DO THIS
Rewrite the material as a numbered list, from its first line through the line containing "Answer: the window", inclusive. Omit blank lines.

GIVEN DATA
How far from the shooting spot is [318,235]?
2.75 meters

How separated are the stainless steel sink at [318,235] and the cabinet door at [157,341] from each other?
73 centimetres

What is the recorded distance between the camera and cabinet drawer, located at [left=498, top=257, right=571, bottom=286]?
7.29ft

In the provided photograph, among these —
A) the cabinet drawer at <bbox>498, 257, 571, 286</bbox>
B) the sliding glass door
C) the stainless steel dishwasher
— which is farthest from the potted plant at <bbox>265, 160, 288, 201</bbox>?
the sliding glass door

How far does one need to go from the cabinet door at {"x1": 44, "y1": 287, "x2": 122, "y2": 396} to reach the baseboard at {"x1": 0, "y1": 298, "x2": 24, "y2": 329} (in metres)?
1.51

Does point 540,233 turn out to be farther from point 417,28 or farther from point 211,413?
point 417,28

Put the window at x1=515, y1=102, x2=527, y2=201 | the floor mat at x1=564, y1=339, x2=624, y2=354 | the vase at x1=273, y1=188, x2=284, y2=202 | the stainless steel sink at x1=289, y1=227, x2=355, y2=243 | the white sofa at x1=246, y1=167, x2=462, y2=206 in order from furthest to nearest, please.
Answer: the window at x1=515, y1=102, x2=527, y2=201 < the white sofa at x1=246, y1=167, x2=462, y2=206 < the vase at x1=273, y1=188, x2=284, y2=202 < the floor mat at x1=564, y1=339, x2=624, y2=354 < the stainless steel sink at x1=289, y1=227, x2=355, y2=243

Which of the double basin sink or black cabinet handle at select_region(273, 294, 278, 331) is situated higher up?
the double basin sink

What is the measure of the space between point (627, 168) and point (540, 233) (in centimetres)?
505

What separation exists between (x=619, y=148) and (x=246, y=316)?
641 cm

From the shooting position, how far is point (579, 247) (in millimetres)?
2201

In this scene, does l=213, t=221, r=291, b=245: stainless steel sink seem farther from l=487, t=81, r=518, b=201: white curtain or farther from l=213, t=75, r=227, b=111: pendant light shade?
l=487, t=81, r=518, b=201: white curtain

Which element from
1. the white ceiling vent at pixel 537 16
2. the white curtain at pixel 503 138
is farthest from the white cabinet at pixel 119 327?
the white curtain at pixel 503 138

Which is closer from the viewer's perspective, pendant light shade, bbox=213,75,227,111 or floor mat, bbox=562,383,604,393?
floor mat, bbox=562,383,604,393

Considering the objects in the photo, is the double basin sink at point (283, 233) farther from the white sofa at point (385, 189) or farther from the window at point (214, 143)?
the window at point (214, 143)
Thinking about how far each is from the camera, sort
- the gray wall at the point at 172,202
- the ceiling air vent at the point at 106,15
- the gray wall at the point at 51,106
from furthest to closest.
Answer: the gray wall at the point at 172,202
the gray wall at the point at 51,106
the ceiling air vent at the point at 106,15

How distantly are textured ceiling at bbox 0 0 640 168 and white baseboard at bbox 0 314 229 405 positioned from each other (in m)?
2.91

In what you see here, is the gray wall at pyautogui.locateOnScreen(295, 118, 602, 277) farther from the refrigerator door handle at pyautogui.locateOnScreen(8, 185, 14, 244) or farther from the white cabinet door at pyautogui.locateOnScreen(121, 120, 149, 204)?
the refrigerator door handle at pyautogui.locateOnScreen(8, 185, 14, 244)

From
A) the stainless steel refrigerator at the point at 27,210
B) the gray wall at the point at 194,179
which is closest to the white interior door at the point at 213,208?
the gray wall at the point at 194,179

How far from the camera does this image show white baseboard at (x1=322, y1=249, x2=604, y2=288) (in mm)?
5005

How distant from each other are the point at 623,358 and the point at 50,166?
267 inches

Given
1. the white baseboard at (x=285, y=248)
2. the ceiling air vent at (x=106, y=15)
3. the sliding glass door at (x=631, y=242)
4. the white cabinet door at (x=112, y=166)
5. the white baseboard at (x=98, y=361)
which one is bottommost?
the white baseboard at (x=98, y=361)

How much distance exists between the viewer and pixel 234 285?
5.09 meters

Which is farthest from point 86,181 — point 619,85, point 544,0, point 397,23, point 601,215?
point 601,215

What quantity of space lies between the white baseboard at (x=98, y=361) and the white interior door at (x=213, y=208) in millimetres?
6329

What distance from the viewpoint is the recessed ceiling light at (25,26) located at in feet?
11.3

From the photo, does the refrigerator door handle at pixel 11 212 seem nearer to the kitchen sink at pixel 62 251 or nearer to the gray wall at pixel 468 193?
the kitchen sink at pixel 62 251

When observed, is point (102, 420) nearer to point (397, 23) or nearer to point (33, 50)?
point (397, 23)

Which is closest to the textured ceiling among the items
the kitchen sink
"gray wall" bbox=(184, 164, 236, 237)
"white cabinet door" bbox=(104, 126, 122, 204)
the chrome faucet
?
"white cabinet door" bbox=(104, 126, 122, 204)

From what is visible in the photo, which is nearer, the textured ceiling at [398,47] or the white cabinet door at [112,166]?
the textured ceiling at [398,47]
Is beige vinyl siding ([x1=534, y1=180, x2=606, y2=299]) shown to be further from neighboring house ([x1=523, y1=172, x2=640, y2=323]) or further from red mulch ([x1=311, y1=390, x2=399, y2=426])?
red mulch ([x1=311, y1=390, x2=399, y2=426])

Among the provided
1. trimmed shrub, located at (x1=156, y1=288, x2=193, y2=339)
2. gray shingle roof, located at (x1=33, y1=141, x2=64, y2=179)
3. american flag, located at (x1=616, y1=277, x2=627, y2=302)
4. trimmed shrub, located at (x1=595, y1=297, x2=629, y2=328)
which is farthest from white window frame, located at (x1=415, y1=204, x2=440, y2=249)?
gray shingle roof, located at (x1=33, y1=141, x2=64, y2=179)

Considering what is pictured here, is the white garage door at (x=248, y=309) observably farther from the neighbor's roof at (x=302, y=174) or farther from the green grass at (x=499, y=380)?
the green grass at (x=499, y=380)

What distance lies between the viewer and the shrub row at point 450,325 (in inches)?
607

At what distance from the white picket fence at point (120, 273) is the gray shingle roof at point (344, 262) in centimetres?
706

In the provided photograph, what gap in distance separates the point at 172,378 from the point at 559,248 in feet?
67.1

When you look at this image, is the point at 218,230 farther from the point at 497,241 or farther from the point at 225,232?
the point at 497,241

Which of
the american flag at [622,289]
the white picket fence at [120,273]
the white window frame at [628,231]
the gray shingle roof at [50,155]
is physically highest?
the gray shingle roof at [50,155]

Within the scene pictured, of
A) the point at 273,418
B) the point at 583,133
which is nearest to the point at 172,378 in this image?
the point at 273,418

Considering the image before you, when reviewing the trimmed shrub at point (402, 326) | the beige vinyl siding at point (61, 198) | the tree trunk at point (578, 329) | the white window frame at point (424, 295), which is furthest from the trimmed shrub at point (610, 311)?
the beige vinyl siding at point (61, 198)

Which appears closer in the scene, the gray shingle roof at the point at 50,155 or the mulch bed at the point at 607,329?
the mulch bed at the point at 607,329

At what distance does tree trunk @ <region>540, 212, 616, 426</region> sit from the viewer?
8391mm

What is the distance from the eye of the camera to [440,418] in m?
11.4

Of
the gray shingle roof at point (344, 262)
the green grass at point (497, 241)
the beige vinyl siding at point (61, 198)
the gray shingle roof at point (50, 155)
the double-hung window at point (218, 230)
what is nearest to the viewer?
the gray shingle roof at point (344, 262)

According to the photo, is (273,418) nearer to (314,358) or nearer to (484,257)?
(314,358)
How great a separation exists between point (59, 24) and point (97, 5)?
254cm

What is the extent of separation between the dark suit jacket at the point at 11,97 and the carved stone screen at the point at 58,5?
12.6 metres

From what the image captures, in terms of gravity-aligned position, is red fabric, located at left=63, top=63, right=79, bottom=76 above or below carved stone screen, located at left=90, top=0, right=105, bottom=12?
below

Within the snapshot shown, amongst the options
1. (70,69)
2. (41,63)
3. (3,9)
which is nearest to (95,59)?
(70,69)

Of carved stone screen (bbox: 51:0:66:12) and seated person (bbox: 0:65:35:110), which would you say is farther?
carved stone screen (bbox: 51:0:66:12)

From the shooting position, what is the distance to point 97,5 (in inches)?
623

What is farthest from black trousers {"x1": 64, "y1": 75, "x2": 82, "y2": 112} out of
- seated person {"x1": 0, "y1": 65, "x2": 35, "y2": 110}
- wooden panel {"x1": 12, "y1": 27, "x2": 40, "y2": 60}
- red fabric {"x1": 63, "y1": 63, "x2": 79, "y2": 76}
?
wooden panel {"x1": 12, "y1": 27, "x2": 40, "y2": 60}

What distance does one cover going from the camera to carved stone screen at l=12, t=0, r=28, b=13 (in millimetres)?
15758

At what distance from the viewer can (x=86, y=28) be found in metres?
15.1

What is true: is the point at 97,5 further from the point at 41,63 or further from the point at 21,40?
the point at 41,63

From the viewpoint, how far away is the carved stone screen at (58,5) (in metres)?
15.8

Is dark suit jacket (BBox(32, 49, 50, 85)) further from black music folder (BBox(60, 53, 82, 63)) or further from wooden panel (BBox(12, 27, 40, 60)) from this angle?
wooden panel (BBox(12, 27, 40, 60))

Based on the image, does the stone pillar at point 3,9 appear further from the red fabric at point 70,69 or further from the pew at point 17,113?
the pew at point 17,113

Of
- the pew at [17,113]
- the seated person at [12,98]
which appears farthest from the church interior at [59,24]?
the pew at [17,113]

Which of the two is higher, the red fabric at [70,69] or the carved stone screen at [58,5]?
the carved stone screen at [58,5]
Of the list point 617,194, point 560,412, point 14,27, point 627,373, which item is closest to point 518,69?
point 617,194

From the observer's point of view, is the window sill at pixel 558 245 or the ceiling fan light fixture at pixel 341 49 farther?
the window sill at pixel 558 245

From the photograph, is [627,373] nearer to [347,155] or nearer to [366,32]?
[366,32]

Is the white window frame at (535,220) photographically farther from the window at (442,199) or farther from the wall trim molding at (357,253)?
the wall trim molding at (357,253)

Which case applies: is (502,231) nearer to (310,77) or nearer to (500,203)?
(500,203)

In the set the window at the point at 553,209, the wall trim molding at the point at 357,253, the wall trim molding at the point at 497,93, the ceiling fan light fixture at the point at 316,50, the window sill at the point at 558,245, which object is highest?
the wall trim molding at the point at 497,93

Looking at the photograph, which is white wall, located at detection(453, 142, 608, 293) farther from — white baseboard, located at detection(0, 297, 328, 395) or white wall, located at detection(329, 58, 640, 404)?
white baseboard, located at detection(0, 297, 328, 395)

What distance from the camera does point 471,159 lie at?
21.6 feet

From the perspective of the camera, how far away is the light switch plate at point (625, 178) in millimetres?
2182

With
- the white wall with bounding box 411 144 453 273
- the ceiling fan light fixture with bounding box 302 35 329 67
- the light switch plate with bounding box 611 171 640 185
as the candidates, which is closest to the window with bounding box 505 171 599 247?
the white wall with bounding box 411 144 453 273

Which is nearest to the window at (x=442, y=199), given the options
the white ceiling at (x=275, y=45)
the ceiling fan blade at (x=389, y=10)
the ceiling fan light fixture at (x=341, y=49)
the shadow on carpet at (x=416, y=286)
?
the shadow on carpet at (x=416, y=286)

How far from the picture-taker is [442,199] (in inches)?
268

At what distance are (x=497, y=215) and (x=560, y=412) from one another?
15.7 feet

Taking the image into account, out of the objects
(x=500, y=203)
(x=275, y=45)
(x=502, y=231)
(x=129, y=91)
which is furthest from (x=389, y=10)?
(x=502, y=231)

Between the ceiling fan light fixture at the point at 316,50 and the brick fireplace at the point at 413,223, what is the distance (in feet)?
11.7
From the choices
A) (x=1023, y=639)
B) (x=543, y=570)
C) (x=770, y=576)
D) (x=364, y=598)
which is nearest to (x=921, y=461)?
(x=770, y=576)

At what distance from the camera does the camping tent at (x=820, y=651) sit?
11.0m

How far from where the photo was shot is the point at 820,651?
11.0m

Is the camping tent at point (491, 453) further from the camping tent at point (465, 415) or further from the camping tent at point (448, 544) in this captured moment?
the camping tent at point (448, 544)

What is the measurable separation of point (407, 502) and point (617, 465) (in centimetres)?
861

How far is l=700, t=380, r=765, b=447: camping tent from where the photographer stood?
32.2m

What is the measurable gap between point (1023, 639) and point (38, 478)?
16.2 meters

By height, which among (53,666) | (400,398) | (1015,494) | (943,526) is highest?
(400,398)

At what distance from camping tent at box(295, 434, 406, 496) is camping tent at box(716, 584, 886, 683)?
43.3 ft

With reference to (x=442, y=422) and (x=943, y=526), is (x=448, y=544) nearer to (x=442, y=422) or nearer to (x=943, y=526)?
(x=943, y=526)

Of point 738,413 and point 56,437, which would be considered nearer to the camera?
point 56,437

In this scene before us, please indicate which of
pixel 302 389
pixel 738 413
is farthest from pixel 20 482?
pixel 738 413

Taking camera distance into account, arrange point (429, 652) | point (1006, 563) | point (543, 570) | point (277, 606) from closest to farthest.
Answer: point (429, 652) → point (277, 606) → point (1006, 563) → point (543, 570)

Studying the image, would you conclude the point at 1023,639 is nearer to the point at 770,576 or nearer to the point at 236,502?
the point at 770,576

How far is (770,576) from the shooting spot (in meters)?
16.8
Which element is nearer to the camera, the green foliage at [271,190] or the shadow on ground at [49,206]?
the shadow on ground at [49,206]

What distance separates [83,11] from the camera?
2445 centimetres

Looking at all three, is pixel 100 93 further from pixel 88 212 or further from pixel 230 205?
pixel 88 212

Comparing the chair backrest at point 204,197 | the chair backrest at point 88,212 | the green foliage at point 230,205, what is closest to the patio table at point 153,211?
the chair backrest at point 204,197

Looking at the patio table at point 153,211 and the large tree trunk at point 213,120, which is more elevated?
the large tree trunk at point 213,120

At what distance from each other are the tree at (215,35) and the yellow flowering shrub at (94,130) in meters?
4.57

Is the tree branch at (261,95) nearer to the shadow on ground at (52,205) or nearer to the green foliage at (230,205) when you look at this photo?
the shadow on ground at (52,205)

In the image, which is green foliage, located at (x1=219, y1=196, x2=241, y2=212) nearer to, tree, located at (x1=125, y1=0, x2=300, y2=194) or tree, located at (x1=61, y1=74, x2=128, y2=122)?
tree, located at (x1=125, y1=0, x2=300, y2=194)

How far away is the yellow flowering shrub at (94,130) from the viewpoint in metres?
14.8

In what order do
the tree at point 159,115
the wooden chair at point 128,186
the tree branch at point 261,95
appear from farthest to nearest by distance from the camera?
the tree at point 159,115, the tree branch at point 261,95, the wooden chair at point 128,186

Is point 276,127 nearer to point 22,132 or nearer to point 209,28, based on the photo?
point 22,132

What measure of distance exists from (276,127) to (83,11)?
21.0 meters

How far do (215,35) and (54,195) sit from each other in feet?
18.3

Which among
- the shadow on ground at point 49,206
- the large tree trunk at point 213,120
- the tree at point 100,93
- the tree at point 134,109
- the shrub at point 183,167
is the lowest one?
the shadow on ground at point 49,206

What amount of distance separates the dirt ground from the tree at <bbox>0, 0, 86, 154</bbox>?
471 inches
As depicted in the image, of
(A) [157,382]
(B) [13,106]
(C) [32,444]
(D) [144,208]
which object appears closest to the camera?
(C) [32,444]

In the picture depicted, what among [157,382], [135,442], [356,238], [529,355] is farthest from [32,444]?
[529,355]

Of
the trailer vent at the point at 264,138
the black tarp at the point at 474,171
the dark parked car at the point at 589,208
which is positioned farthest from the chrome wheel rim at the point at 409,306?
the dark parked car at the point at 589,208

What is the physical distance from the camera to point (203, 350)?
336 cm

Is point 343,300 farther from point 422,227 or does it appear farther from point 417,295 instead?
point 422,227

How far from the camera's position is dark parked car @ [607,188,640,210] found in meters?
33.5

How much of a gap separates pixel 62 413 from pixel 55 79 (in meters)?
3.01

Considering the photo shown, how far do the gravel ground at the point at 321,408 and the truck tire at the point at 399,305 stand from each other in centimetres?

CORRECT RESPONSE
1. How far from the shooting spot is [318,235]?
2. 2.75 meters
3. How separated are the stainless steel sink at [318,235] and the cabinet door at [157,341] from each other?
4. 73 centimetres
5. What is the recorded distance between the camera and cabinet drawer, located at [left=498, top=257, right=571, bottom=286]?
6. 7.29ft
7. In the provided photograph, among these —
8. A) the cabinet drawer at <bbox>498, 257, 571, 286</bbox>
9. B) the sliding glass door
10. C) the stainless steel dishwasher
11. — which is farthest from the potted plant at <bbox>265, 160, 288, 201</bbox>?
12. the sliding glass door
13. How far does one need to go from the cabinet door at {"x1": 44, "y1": 287, "x2": 122, "y2": 396} to reach the baseboard at {"x1": 0, "y1": 298, "x2": 24, "y2": 329} (in metres)?
14. 1.51
15. Does point 540,233 turn out to be farther from point 417,28 or farther from point 211,413?
16. point 417,28
17. Put the window at x1=515, y1=102, x2=527, y2=201 | the floor mat at x1=564, y1=339, x2=624, y2=354 | the vase at x1=273, y1=188, x2=284, y2=202 | the stainless steel sink at x1=289, y1=227, x2=355, y2=243 | the white sofa at x1=246, y1=167, x2=462, y2=206 in order from furthest to nearest, please.
18. Answer: the window at x1=515, y1=102, x2=527, y2=201 < the white sofa at x1=246, y1=167, x2=462, y2=206 < the vase at x1=273, y1=188, x2=284, y2=202 < the floor mat at x1=564, y1=339, x2=624, y2=354 < the stainless steel sink at x1=289, y1=227, x2=355, y2=243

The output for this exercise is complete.